Published: Monday, Jan. 20 2014 6:05 p.m. MST

A male Theridion logan, also preserved in ethanol. The picture was taken through a microscope. He is a little smaller than the female, which is typical in spiders. This specimen was also collected in Logan Canyon.

Stephanie Cobbold

LOGAN — Stephanie Cobbold and Lori Spears knew they had found something rare.

A spider they had collected while earning Ph.D.s in ecology at Utah State University wasn't fitting any description in their species identification keys. But they knew the odds of discovering a new species in Utah were slim at best, and the two researchers weren't about to get their hopes up.

Cobbold and Spears sent the spider to Herbert Levi, an arachnid classification expert at Harvard. Months later, he had the answer.

"He said, 'Yes, it's a new species,'" Spears said.

The Journal of Arachnology ratified the discovery in November in an official description of the spider, which bears the name Theridion logan after its discovery in Logan Canyon.

"I was very, very excited," Cobbold said Friday. "Discovering a new species is something that many biologists dream about."

So far, the spider is known to exist in Cache County's Green, Logan and Blacksmith Fork canyons — and nowhere else, according to Cobbold.

Spears says finding a new species in Utah is especially significant because most new species are discovered in tropical areas, which have greater biological diversity.

"When new species are found, we usually think of areas that are remote and not well-studied," Spears said. "We basically found this spider right next door to campus. It goes to show that new species can even be found in our backyard."

At only 1 to 2 millimeters long, Theridion logan is black and white with a series of chevron shapes on its abdomen. Although the shrub-dweller is in the same family as the black widow, it poses no threat to humans, Spears said.

Spears says the spider wasn't classified until now probably because it was either misidentified or it wasn't collected by researchers.

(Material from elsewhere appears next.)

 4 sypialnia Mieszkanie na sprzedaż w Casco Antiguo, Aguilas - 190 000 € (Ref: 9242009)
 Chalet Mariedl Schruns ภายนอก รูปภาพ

Though the spider appears to have a limited range that is frequented by recreationists, Cobbold says there is no immediate cause for concern.

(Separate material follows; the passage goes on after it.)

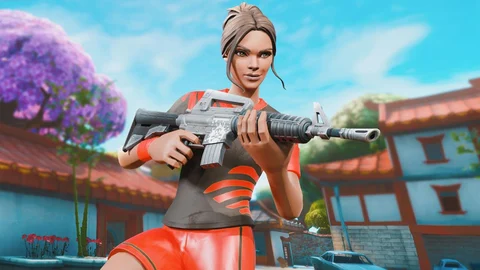 Poised Playmaker Fortnite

"Some people have expressed concern that parts of the canyons ... might become closed to the public to protect this new species," Cobbold said. "We do not have nearly enough information to know whether Theridion logan truly has a restricted range or not, and we have no evidence suggesting that this spider is affected by recreational use of the canyons."

The discovery indicates there is still much to learn about Utah's wildlife, Cobbold said.

"This new spider suggests that other species remain to be discovered, which is exciting," she said. "Given that this spider was found near the city of Logan, I would imagine that there must be several other undescribed species in the more remote parts of Utah."

Cobbold and Spears made the discovery while studying spider communities at USU. Spears continues to work at the university as the coordinator of the Cooperative Agricultural Pest Survey and Cobbold just finished working as a biologist for Idaho Fish and Game.